**Text**
BEGIN

To solve the expression [tex]\(\frac{\sqrt{2}}{\sqrt{6}-\sqrt{2}}\)[/tex], we will rationalize the denominator. When rationalizing the denominator, we aim to eliminate the square root terms in the denominator.
Here's the step-by-step process:
1. Identify the conjugate of the denominator:
The denominator is [tex]\(\sqrt{6} - \sqrt{2}\)[/tex]. Its conjugate is [tex]\(\sqrt{6} + \sqrt{2}\)[/tex].

END

**Tasks and exercises**
1. In the text on rationalizing the denominator, what is the conjugate of the denominator?
2. Using the text on rationalizing the denominator, explain what rationalizing the denominator is meant to achieve.
3. Echo the text on rationalizing the denominator from "To solve the" up to and including "in the denominator.".
The material after the text on rationalizing the denominator is not needed for any task.

**Data section**
BEGIN

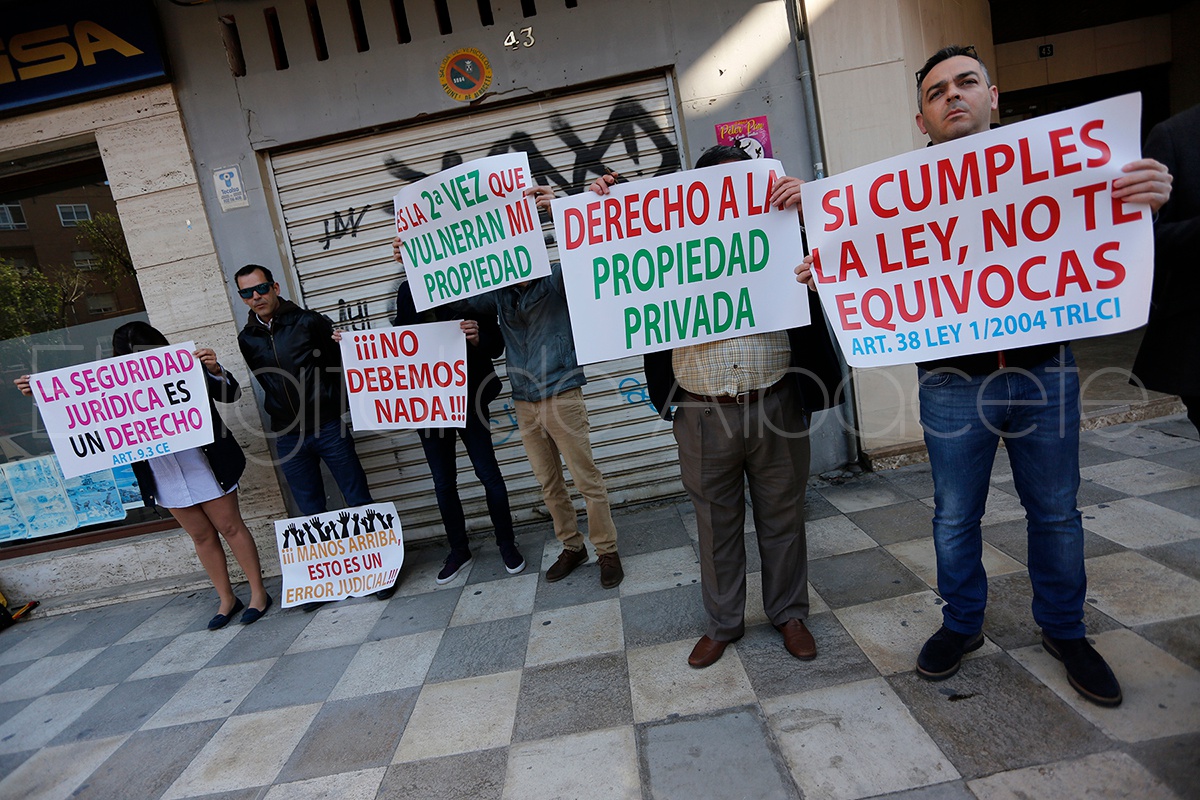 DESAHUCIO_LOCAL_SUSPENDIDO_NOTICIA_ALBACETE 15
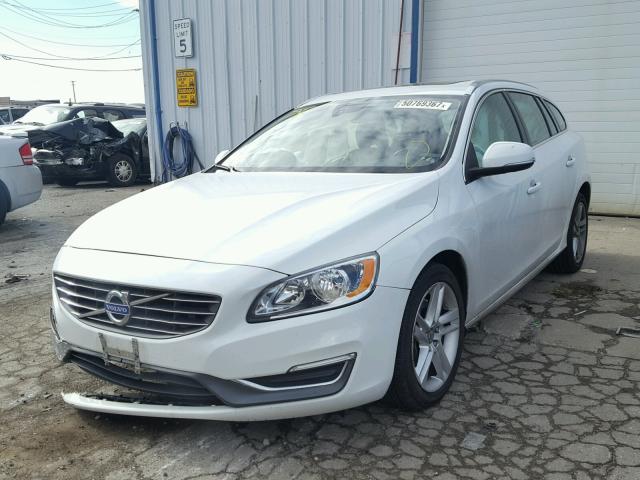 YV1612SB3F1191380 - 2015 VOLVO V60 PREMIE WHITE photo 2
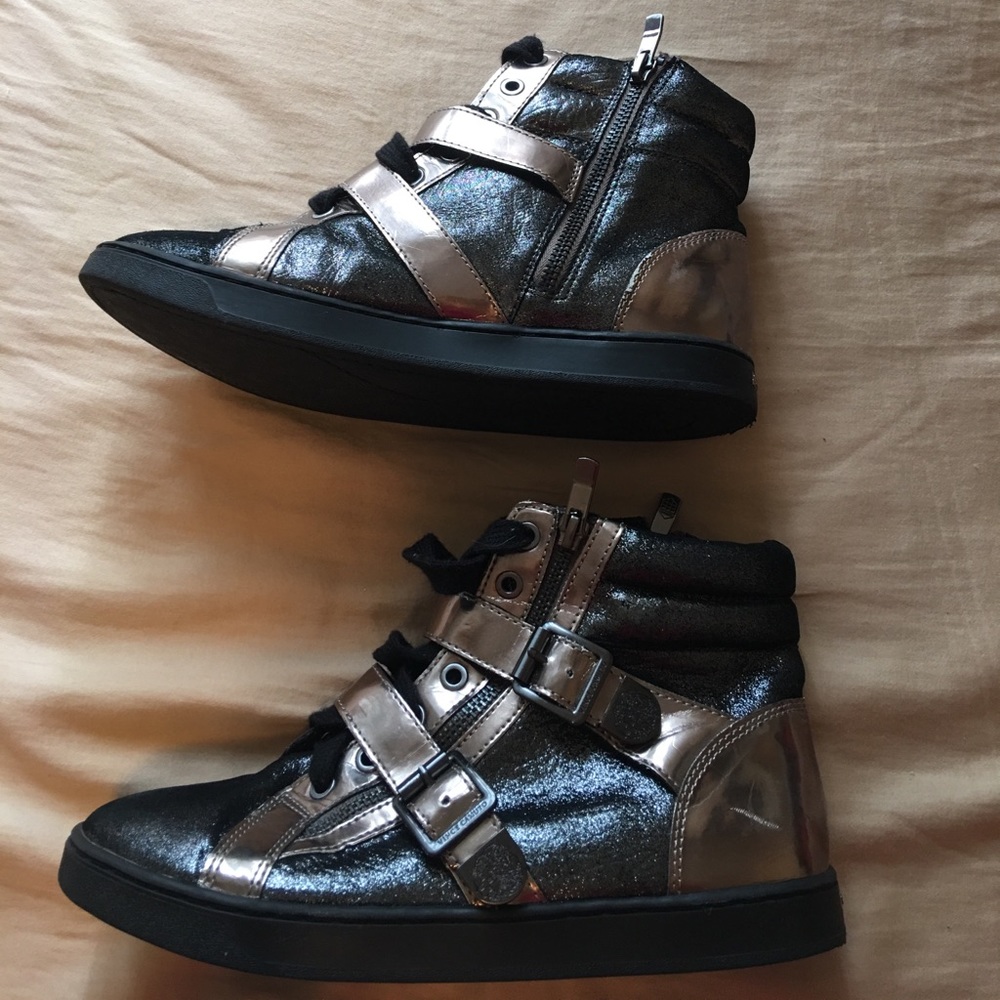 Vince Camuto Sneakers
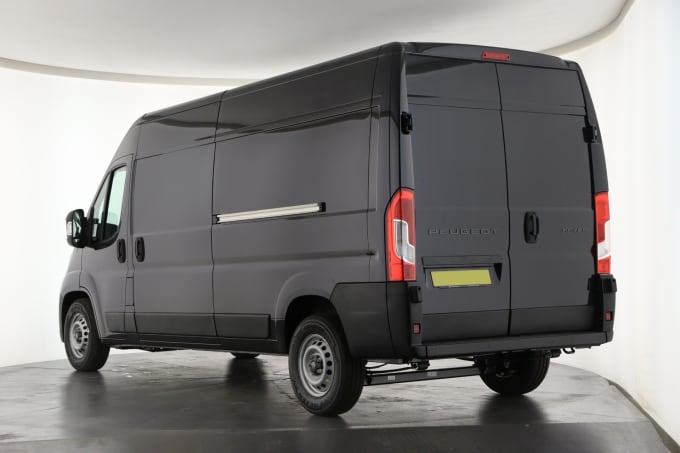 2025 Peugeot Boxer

END

**Responses for each task**
1. The conjugate is √6 + √2.

2. Rationalizing the denominator is meant to eliminate the square root terms from the denominator.

3.
To solve the expression [tex]\(\frac{\sqrt{2}}{\sqrt{6}-\sqrt{2}}\)[/tex], we will rationalize the denominator. When rationalizing the denominator, we aim to eliminate the square root terms in the denominator.